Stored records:
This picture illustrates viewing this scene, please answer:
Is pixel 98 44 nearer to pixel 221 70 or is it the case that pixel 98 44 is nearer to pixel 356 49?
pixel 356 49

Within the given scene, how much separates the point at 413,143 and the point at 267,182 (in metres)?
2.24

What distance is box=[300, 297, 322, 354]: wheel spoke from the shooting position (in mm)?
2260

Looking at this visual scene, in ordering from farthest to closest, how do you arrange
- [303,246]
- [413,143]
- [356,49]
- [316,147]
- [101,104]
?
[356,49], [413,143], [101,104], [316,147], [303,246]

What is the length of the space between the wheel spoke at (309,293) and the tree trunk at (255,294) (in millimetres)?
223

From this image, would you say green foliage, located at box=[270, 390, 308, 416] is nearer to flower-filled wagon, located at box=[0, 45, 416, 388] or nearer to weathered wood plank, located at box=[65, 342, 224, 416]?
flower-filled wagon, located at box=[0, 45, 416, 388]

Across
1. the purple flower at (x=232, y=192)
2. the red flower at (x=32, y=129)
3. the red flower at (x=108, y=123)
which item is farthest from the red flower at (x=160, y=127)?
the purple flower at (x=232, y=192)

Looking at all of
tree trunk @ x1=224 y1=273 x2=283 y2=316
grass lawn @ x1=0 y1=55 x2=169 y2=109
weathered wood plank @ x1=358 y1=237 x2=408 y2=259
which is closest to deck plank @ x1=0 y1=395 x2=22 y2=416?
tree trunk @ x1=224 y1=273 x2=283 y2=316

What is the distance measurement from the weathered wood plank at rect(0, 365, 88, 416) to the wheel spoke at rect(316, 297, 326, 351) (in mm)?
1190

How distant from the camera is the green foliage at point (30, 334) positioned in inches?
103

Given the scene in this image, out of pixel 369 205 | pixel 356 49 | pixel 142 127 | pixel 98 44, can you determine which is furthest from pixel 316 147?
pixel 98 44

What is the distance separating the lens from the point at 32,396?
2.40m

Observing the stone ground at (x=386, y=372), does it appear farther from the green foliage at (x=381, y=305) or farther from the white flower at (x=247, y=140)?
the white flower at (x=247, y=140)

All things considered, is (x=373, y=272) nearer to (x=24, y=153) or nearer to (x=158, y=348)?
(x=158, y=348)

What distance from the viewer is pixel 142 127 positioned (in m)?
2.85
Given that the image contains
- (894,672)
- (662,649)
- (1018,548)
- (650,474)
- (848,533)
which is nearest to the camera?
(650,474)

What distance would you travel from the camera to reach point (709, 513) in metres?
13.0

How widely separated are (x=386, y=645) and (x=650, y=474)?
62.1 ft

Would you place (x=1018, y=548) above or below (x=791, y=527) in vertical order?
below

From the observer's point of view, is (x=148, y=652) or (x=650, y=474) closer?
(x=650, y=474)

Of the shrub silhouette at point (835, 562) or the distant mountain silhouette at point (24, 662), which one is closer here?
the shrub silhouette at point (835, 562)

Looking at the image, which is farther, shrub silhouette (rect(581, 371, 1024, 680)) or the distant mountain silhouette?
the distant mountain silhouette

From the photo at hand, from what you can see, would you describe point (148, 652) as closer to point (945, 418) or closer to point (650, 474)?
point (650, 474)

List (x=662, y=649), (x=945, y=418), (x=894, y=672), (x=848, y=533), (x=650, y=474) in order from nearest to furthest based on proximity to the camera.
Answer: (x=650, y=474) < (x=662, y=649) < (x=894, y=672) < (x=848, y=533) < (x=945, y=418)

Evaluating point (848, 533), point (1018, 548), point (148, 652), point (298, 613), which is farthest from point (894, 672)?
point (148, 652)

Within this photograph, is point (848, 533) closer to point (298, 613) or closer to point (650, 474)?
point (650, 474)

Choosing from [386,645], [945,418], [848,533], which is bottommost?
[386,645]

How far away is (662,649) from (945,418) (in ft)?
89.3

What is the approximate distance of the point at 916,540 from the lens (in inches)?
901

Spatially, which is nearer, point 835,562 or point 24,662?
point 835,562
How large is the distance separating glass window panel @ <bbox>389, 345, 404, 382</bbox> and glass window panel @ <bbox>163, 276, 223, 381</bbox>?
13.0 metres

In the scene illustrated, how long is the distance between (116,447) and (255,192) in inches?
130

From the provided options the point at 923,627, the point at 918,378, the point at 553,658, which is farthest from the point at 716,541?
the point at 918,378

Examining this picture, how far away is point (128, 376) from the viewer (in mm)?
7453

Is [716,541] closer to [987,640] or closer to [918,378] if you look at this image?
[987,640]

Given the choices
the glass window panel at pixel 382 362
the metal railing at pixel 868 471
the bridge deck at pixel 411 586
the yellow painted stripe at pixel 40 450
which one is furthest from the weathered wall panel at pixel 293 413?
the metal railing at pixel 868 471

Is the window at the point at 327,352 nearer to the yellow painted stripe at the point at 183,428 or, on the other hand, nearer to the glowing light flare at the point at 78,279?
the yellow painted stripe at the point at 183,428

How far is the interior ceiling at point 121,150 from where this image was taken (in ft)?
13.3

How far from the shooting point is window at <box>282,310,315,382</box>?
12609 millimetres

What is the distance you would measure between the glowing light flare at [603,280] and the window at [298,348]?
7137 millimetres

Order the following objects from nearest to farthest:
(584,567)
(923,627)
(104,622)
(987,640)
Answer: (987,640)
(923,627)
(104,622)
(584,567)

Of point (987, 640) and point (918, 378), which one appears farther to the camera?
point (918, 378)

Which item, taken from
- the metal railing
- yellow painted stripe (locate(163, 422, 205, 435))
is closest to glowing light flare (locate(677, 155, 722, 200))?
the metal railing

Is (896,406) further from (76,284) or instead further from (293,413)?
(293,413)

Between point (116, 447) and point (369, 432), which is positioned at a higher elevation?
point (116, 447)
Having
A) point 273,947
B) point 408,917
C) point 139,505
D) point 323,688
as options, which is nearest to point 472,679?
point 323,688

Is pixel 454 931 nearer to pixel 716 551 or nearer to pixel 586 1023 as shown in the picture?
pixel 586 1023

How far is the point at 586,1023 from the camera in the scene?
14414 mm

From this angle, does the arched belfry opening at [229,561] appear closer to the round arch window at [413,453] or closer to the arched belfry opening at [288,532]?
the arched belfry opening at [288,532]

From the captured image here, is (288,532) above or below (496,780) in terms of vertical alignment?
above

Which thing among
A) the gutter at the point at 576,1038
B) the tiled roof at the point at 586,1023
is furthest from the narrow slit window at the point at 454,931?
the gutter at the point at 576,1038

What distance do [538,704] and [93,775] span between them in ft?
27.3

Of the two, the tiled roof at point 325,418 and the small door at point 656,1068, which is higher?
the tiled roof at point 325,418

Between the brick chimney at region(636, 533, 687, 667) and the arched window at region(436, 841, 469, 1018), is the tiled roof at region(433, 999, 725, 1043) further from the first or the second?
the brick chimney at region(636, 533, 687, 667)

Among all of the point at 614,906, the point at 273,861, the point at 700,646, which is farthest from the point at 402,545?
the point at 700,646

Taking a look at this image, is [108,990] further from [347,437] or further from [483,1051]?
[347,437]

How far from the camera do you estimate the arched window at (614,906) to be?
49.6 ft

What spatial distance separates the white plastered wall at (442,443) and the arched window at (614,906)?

— TASK DIRECTIONS —
Lay out every one of the entries above as a JSON list of strings, one string per line, leaving out blank lines.

— CORRECT RESULT —
[
  "This picture illustrates viewing this scene, please answer:",
  "Is pixel 98 44 nearer to pixel 221 70 or is it the case that pixel 98 44 is nearer to pixel 356 49?",
  "pixel 356 49",
  "Within the given scene, how much separates the point at 413,143 and the point at 267,182 (in metres)?",
  "2.24",
  "What distance is box=[300, 297, 322, 354]: wheel spoke from the shooting position (in mm)?",
  "2260",
  "Looking at this visual scene, in ordering from farthest to closest, how do you arrange",
  "- [303,246]",
  "- [413,143]",
  "- [356,49]",
  "- [316,147]",
  "- [101,104]",
  "?",
  "[356,49], [413,143], [101,104], [316,147], [303,246]",
  "What is the length of the space between the wheel spoke at (309,293) and the tree trunk at (255,294) (in millimetres)?",
  "223",
  "From this image, would you say green foliage, located at box=[270, 390, 308, 416] is nearer to flower-filled wagon, located at box=[0, 45, 416, 388] or nearer to weathered wood plank, located at box=[65, 342, 224, 416]?",
  "flower-filled wagon, located at box=[0, 45, 416, 388]",
  "Across",
  "1. the purple flower at (x=232, y=192)",
  "2. the red flower at (x=32, y=129)",
  "3. the red flower at (x=108, y=123)",
  "which item is farthest from the red flower at (x=160, y=127)?",
  "the purple flower at (x=232, y=192)",
  "Looking at all of",
  "tree trunk @ x1=224 y1=273 x2=283 y2=316",
  "grass lawn @ x1=0 y1=55 x2=169 y2=109",
  "weathered wood plank @ x1=358 y1=237 x2=408 y2=259",
  "which is closest to deck plank @ x1=0 y1=395 x2=22 y2=416?",
  "tree trunk @ x1=224 y1=273 x2=283 y2=316",
  "What is the distance measurement from the weathered wood plank at rect(0, 365, 88, 416) to the wheel spoke at rect(316, 297, 326, 351) (in mm)?",
  "1190",
  "How distant from the camera is the green foliage at point (30, 334) positioned in inches?",
  "103",
  "Given the scene in this image, out of pixel 369 205 | pixel 356 49 | pixel 142 127 | pixel 98 44, can you determine which is furthest from pixel 316 147?",
  "pixel 98 44",
  "What is the distance separating the lens from the point at 32,396?",
  "2.40m",
  "Observing the stone ground at (x=386, y=372), does it appear farther from the green foliage at (x=381, y=305) or farther from the white flower at (x=247, y=140)?",
  "the white flower at (x=247, y=140)",
  "All things considered, is (x=373, y=272) nearer to (x=24, y=153) or nearer to (x=158, y=348)?",
  "(x=158, y=348)",
  "What distance from the viewer is pixel 142 127 positioned (in m)?",
  "2.85",
  "Given that the image contains",
  "- (894,672)",
  "- (662,649)",
  "- (1018,548)",
  "- (650,474)",
  "- (848,533)",
  "which is nearest to the camera?",
  "(650,474)",
  "What distance would you travel from the camera to reach point (709, 513) in metres?",
  "13.0",
  "How widely separated are (x=386, y=645) and (x=650, y=474)?",
  "62.1 ft",
  "Would you place (x=1018, y=548) above or below (x=791, y=527) in vertical order?",
  "below",
  "From the observer's point of view, is (x=148, y=652) or (x=650, y=474) closer?",
  "(x=650, y=474)",
  "Of the shrub silhouette at point (835, 562) or the distant mountain silhouette at point (24, 662), which one is closer here?",
  "the shrub silhouette at point (835, 562)",
  "Looking at the image, which is farther, shrub silhouette (rect(581, 371, 1024, 680)) or the distant mountain silhouette?",
  "the distant mountain silhouette",
  "From the photo at hand, from what you can see, would you describe point (148, 652) as closer to point (945, 418) or closer to point (650, 474)?",
  "point (650, 474)",
  "List (x=662, y=649), (x=945, y=418), (x=894, y=672), (x=848, y=533), (x=650, y=474) in order from nearest to furthest based on proximity to the camera.",
  "Answer: (x=650, y=474) < (x=662, y=649) < (x=894, y=672) < (x=848, y=533) < (x=945, y=418)",
  "Evaluating point (848, 533), point (1018, 548), point (148, 652), point (298, 613), which is farthest from point (894, 672)?",
  "point (148, 652)",
  "Within this photograph, is point (848, 533) closer to point (298, 613) or closer to point (650, 474)?",
  "point (650, 474)",
  "Choosing from [386,645], [945,418], [848,533], which is bottommost?",
  "[386,645]",
  "How far away is (662,649) from (945,418) (in ft)?",
  "89.3",
  "What is the approximate distance of the point at 916,540 from the lens (in inches)?",
  "901",
  "Spatially, which is nearer, point 835,562 or point 24,662?",
  "point 835,562",
  "How large is the distance separating glass window panel @ <bbox>389, 345, 404, 382</bbox> and glass window panel @ <bbox>163, 276, 223, 381</bbox>?",
  "13.0 metres",
  "In the scene illustrated, how long is the distance between (116,447) and (255,192) in inches?",
  "130",
  "From the provided options the point at 923,627, the point at 918,378, the point at 553,658, which is farthest from the point at 716,541?",
  "the point at 918,378",
  "Examining this picture, how far away is point (128, 376) from the viewer (in mm)?",
  "7453",
  "Is [716,541] closer to [987,640] or closer to [918,378] if you look at this image?",
  "[987,640]",
  "Given the choices",
  "the glass window panel at pixel 382 362",
  "the metal railing at pixel 868 471",
  "the bridge deck at pixel 411 586",
  "the yellow painted stripe at pixel 40 450",
  "which one is furthest from the weathered wall panel at pixel 293 413?",
  "the metal railing at pixel 868 471",
  "Is the window at the point at 327,352 nearer to the yellow painted stripe at the point at 183,428 or, on the other hand, nearer to the glowing light flare at the point at 78,279?",
  "the yellow painted stripe at the point at 183,428",
  "How far is the interior ceiling at point 121,150 from where this image was taken (in ft)?",
  "13.3",
  "How far from the shooting point is window at <box>282,310,315,382</box>?",
  "12609 millimetres",
  "What is the distance you would measure between the glowing light flare at [603,280] and the window at [298,348]?",
  "7137 millimetres",
  "Order the following objects from nearest to farthest:",
  "(584,567)",
  "(923,627)",
  "(104,622)",
  "(987,640)",
  "Answer: (987,640)",
  "(923,627)",
  "(104,622)",
  "(584,567)",
  "Of point (987, 640) and point (918, 378), which one appears farther to the camera?",
  "point (918, 378)",
  "Which item, taken from",
  "- the metal railing",
  "- yellow painted stripe (locate(163, 422, 205, 435))",
  "is closest to glowing light flare (locate(677, 155, 722, 200))?",
  "the metal railing",
  "Is (896,406) further from (76,284) or instead further from (293,413)?",
  "(293,413)",
  "Between point (116, 447) and point (369, 432), which is positioned at a higher elevation?",
  "point (116, 447)",
  "Having",
  "A) point 273,947",
  "B) point 408,917",
  "C) point 139,505",
  "D) point 323,688",
  "as options, which is nearest to point 472,679?",
  "point 323,688",
  "Is pixel 454 931 nearer to pixel 716 551 or nearer to pixel 586 1023 as shown in the picture?",
  "pixel 586 1023",
  "How far is the point at 586,1023 from the camera in the scene?",
  "14414 mm",
  "From this angle, does the arched belfry opening at [229,561] appear closer to the round arch window at [413,453] or closer to the arched belfry opening at [288,532]?",
  "the arched belfry opening at [288,532]",
  "From the captured image here, is (288,532) above or below (496,780) in terms of vertical alignment?",
  "above",
  "Which thing among",
  "A) the gutter at the point at 576,1038",
  "B) the tiled roof at the point at 586,1023",
  "is furthest from the narrow slit window at the point at 454,931?",
  "the gutter at the point at 576,1038",
  "What distance do [538,704] and [93,775] span between them in ft?",
  "27.3",
  "Of the two, the tiled roof at point 325,418 and the small door at point 656,1068, which is higher?",
  "the tiled roof at point 325,418",
  "Between the brick chimney at region(636, 533, 687, 667) and the arched window at region(436, 841, 469, 1018), is the tiled roof at region(433, 999, 725, 1043) further from the first or the second?",
  "the brick chimney at region(636, 533, 687, 667)",
  "Among all of the point at 614,906, the point at 273,861, the point at 700,646, which is farthest from the point at 402,545?",
  "the point at 700,646",
  "Taking a look at this image, is [108,990] further from [347,437] or further from [483,1051]?",
  "[347,437]",
  "How far from the camera do you estimate the arched window at (614,906) to be?",
  "49.6 ft",
  "What spatial distance separates the white plastered wall at (442,443) and the arched window at (614,906)?"
]